■ WHAT YOU ARE ASKED TO DO: Can you output the records below exactly as they are written?

Dataset records:
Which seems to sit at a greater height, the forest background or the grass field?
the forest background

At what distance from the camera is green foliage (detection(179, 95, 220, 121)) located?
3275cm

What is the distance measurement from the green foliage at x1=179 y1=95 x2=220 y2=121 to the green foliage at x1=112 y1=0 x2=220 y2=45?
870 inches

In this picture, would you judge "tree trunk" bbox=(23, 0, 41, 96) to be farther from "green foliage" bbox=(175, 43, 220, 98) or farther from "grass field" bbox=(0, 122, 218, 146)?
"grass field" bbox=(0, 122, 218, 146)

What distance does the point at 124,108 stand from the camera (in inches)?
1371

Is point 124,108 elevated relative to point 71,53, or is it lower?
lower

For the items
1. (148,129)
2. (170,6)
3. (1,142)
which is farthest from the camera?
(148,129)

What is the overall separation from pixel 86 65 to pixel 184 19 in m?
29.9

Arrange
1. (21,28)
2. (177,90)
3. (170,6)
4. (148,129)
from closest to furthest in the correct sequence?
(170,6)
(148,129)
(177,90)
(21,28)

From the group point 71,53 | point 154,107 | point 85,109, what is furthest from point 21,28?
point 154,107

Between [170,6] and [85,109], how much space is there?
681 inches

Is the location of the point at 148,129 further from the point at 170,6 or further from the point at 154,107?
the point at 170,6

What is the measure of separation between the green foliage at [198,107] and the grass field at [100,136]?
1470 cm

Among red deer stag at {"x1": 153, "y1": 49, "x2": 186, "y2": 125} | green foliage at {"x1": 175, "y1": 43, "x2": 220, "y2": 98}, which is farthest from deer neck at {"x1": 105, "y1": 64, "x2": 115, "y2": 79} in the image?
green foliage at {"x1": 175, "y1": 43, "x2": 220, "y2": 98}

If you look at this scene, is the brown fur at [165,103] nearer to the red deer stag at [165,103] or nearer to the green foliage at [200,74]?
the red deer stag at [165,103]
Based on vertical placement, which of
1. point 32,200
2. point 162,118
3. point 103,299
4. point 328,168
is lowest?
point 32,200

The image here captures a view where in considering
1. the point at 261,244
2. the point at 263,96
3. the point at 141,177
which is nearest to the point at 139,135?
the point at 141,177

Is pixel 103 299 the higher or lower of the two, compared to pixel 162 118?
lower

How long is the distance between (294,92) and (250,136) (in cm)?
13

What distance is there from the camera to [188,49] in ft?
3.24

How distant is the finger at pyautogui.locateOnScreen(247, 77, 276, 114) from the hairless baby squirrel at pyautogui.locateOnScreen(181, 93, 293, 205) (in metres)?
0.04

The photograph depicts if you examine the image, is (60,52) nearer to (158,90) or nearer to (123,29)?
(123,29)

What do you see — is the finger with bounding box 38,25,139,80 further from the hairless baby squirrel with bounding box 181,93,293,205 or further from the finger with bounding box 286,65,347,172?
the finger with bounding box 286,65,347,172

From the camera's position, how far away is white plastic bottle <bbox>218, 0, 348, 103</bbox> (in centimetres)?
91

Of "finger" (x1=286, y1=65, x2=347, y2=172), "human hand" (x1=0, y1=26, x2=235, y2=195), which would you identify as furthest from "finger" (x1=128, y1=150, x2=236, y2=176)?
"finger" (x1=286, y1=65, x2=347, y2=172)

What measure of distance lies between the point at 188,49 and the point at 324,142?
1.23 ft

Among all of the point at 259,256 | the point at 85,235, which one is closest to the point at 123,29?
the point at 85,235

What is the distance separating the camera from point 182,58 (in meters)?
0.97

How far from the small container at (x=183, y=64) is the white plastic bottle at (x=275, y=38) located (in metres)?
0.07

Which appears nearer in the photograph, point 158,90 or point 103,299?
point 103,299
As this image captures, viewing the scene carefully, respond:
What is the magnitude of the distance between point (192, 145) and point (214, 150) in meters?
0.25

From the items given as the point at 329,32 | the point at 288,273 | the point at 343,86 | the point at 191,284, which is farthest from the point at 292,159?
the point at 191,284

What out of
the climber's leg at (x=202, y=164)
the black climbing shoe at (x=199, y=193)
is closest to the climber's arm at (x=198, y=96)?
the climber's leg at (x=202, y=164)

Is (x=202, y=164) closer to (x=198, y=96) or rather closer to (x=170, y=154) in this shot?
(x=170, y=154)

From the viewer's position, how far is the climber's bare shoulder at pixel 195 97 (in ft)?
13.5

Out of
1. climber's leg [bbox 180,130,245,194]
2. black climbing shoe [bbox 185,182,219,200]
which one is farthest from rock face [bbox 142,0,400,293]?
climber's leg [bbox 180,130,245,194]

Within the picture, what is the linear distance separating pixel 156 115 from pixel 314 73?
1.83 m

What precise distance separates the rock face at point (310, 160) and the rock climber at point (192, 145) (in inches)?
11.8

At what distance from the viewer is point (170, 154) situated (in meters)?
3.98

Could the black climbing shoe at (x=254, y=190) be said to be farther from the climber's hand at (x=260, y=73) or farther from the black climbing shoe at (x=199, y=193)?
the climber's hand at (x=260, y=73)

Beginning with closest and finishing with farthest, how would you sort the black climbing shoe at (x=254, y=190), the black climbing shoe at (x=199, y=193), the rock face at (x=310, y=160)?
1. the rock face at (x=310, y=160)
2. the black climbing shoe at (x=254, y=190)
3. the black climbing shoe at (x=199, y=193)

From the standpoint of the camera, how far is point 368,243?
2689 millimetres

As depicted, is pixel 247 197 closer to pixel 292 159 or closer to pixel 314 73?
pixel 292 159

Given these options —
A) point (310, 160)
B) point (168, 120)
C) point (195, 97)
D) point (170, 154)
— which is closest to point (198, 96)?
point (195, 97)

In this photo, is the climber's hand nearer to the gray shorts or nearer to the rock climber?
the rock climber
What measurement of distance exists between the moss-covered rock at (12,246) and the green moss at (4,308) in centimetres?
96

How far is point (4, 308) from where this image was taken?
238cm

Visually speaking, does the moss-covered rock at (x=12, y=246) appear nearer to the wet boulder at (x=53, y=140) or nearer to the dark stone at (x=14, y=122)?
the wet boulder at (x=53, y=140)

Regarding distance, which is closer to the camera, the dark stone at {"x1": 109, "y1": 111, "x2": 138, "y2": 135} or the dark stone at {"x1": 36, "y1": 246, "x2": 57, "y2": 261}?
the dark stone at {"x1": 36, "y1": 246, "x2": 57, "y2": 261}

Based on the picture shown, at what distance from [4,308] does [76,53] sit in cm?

■ CORRECT RESULT:
Which seems to sit at a greater height, the forest background or the grass field?
the forest background

At what distance from the camera is green foliage (detection(179, 95, 220, 121)) located?
3275cm

What is the distance measurement from the green foliage at x1=179 y1=95 x2=220 y2=121 to the green foliage at x1=112 y1=0 x2=220 y2=45?
870 inches

In this picture, would you judge "tree trunk" bbox=(23, 0, 41, 96) to be farther from "green foliage" bbox=(175, 43, 220, 98) or farther from "grass field" bbox=(0, 122, 218, 146)?
"grass field" bbox=(0, 122, 218, 146)

What distance does the point at 124,108 stand from the camera (in inches)?
1371

Is point 124,108 elevated relative to point 71,53, or is it lower?
lower

For the items
1. (148,129)
2. (170,6)
3. (1,142)
which is farthest from the camera?
(148,129)

What is the overall separation from pixel 86 65 to pixel 184 19 in m?
29.9

Arrange
1. (21,28)
2. (177,90)
3. (170,6)
4. (148,129)
from closest to furthest in the correct sequence?
(170,6)
(148,129)
(177,90)
(21,28)

From the group point 71,53 | point 154,107 | point 85,109, what is furthest from point 21,28?
point 154,107

Between [170,6] and [85,109], how much space is there?
681 inches

Is the location of the point at 148,129 further from the point at 170,6 or further from the point at 154,107?
the point at 170,6

What is the measure of separation between the green foliage at [198,107] and the grass field at [100,136]?
1470 cm

Among red deer stag at {"x1": 153, "y1": 49, "x2": 186, "y2": 125} | green foliage at {"x1": 175, "y1": 43, "x2": 220, "y2": 98}, which is farthest from deer neck at {"x1": 105, "y1": 64, "x2": 115, "y2": 79} in the image?
green foliage at {"x1": 175, "y1": 43, "x2": 220, "y2": 98}

If you look at this scene, is the brown fur at [165,103] nearer to the red deer stag at [165,103] or nearer to the green foliage at [200,74]?
the red deer stag at [165,103]
Based on vertical placement, which of
1. point 32,200
2. point 162,118
3. point 103,299
4. point 328,168
is lowest?
point 32,200

The image here captures a view where in considering
1. the point at 261,244
2. the point at 263,96
3. the point at 141,177
which is nearest to the point at 139,135?
the point at 141,177

Is pixel 103 299 the higher or lower of the two, compared to pixel 162 118?
lower

How long is the distance between (294,92) and (250,136) (in cm)?
13

What distance is there from the camera to [188,49] in ft?
3.24

How distant is the finger at pyautogui.locateOnScreen(247, 77, 276, 114) from the hairless baby squirrel at pyautogui.locateOnScreen(181, 93, 293, 205) (in metres)?
0.04

The photograph depicts if you examine the image, is (60,52) nearer to (158,90) or nearer to (123,29)?
(123,29)

What do you see — is the finger with bounding box 38,25,139,80 further from the hairless baby squirrel with bounding box 181,93,293,205 or further from the finger with bounding box 286,65,347,172?
the finger with bounding box 286,65,347,172

From the camera's position, how far away is white plastic bottle <bbox>218, 0, 348, 103</bbox> (in centimetres)?
91

Of "finger" (x1=286, y1=65, x2=347, y2=172), "human hand" (x1=0, y1=26, x2=235, y2=195), which would you identify as furthest from "finger" (x1=128, y1=150, x2=236, y2=176)?
"finger" (x1=286, y1=65, x2=347, y2=172)

What measure of distance lies between the point at 188,49 and the point at 324,142?
1.23 ft

Among all of the point at 259,256 | the point at 85,235, which one is closest to the point at 123,29?
the point at 85,235

What is the distance separating the camera from point 182,58 (in meters)?
0.97

How far from the small container at (x=183, y=64) is the white plastic bottle at (x=275, y=38) located (in metres)?
0.07

Which appears nearer in the photograph, point 158,90 or point 103,299?
point 103,299
As this image captures, viewing the scene carefully, respond:
What is the magnitude of the distance between point (192, 145) and point (214, 150) in meters?
0.25

From the items given as the point at 329,32 | the point at 288,273 | the point at 343,86 | the point at 191,284, which is farthest from the point at 292,159?
the point at 191,284

What out of
the climber's leg at (x=202, y=164)
the black climbing shoe at (x=199, y=193)
is closest to the climber's arm at (x=198, y=96)?
the climber's leg at (x=202, y=164)

Is (x=202, y=164) closer to (x=198, y=96) or rather closer to (x=170, y=154) in this shot?
(x=170, y=154)

From the viewer's position, how far is the climber's bare shoulder at pixel 195 97 (in ft)?
13.5

Out of
1. climber's leg [bbox 180,130,245,194]
2. black climbing shoe [bbox 185,182,219,200]
which one is farthest from rock face [bbox 142,0,400,293]?
climber's leg [bbox 180,130,245,194]

Within the picture, what is the linear distance separating pixel 156 115 from pixel 314 73?
1.83 m

What precise distance separates the rock face at point (310, 160) and the rock climber at point (192, 145) (in inches)?
11.8

At what distance from the viewer is point (170, 154) situated (in meters)?
3.98

Could the black climbing shoe at (x=254, y=190) be said to be farther from the climber's hand at (x=260, y=73) or farther from the black climbing shoe at (x=199, y=193)?
the climber's hand at (x=260, y=73)

Beginning with closest and finishing with farthest, how would you sort the black climbing shoe at (x=254, y=190), the black climbing shoe at (x=199, y=193), the rock face at (x=310, y=160)?
1. the rock face at (x=310, y=160)
2. the black climbing shoe at (x=254, y=190)
3. the black climbing shoe at (x=199, y=193)

From the standpoint of the camera, how far is point 368,243?
2689 millimetres

As depicted, is pixel 247 197 closer to pixel 292 159 or closer to pixel 314 73?
pixel 292 159

Given these options —
A) point (310, 160)
B) point (168, 120)
C) point (195, 97)
D) point (170, 154)
— which is closest to point (198, 96)?
point (195, 97)

In this photo, is the climber's hand nearer to the gray shorts or nearer to the rock climber?
the rock climber
What measurement of distance exists between the moss-covered rock at (12,246) and the green moss at (4,308) in centimetres?
96

How far is point (4, 308) from where this image was taken?
238cm

Visually speaking, does the moss-covered rock at (x=12, y=246) appear nearer to the wet boulder at (x=53, y=140) or nearer to the dark stone at (x=14, y=122)?
the wet boulder at (x=53, y=140)

Regarding distance, which is closer to the camera, the dark stone at {"x1": 109, "y1": 111, "x2": 138, "y2": 135} or the dark stone at {"x1": 36, "y1": 246, "x2": 57, "y2": 261}?
the dark stone at {"x1": 36, "y1": 246, "x2": 57, "y2": 261}

Based on the picture shown, at what distance from [4,308] does [76,53] sit in cm?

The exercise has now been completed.